The Utilization Review Nurse Coordinator is accountable for oversight of the Utilization Management (U.M.) program at Valley Children's Healthcare, under the direction of department leadership. Under minimal supervision, the UR Nurse Coordinator reviews and screens the appropriateness of services, the utilization of hospital resources and the quality of patient care rendered. The position combines clinical, business and regulatory knowledge and skill to reduce significant financial risk and exposure caused by concurrent and retrospective denial of payments for services provided. Through continuous assessments, problem identification and education, the coordinator will facilitate the quality of health care delivery in the most cost effective manner.
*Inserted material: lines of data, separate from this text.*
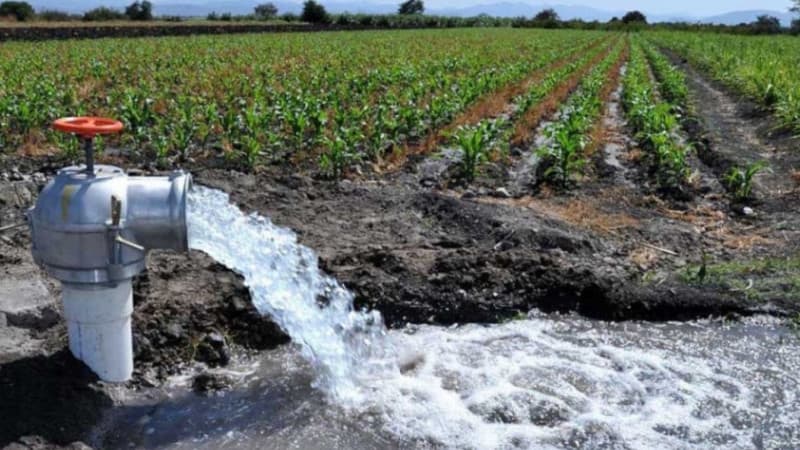 El Gobierno Provincial impulsa la sanción de un nuevo Código de Aguas de Mendoza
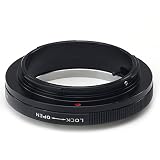 (バシュポ) Pixco マウントアダプター FD NFDレンズ-キヤノンEOS EFカメラボディー対応 FD NFD-EOS EF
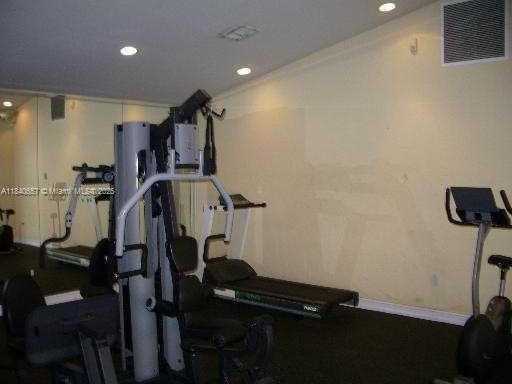 Small Image of 8215 SOUTH WEST 152ND AVE #G-309, Miami Number 22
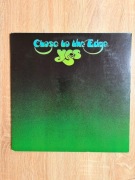 Yes Close To The Edge USA VG LP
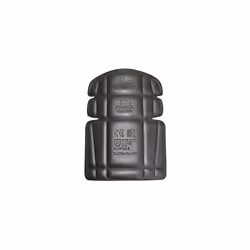 Portwest Portwest Knee Pad, Size: One Size, Colour: Black, S156BKR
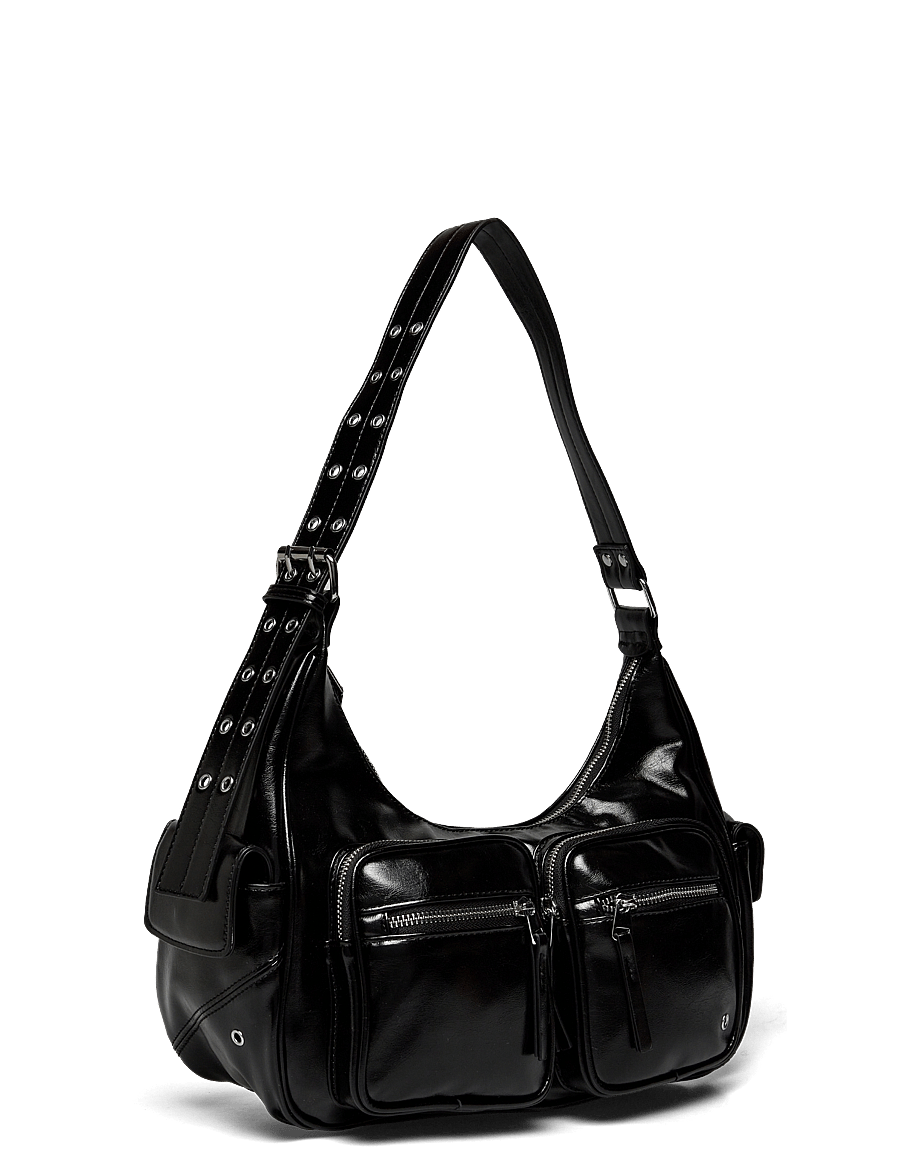Noella - Tilda Bag - besondere anlässe - black - 3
The coordinator will ensure compliance with all regulations related to Utilization Management, will develop quarterly reports for the U.M. Medical Director for presentation at Pharmacy Therapeutics & Utilization (PT&U) committee, and will facilitate UM subcommittee meetings.

Requirements

  • College Degree - 2 year Nursing (required)
  • RN - Reg Nurse (required)
  • Minimum five (5) years Full time equivalent RN experience in an acute care hospital. (required)
  • Computer Skills
  • Knowledge of UM regulations.
  • Knowledge of private and public payer reimbursement practices and procedures.
  • Excellent organizational and communication skills and ability to work with a variety of health care professionals.
  • Ability to work independently.
  • Computer Skills Proficiency with word processing, spreadsheets and database software.
  • To perform this job successfully, an individual must be able to perform each essential duty satisfactorily.

Nice To Haves

  • College Degree - 4 year Nursing or related field (preferred)
  • Pediatric experience and experience in Case Management and/or Utilization Review. (preferred)

Responsibilities

  • Reviews and screens the appropriateness of services, the utilization of hospital resources and the quality of patient care rendered.
  • Reduce significant financial risk and exposure caused by concurrent and retrospective denial of payments for services provided.
  • Facilitate the quality of health care delivery in the most cost effective manner through continuous assessments, problem identification and education
  • Ensure compliance with all regulations related to Utilization Management
  • Develop quarterly reports for the U.M. Medical Director for presentation at Pharmacy Therapeutics & Utilization (PT&U) committee
  • Facilitate UM subcommittee meetings.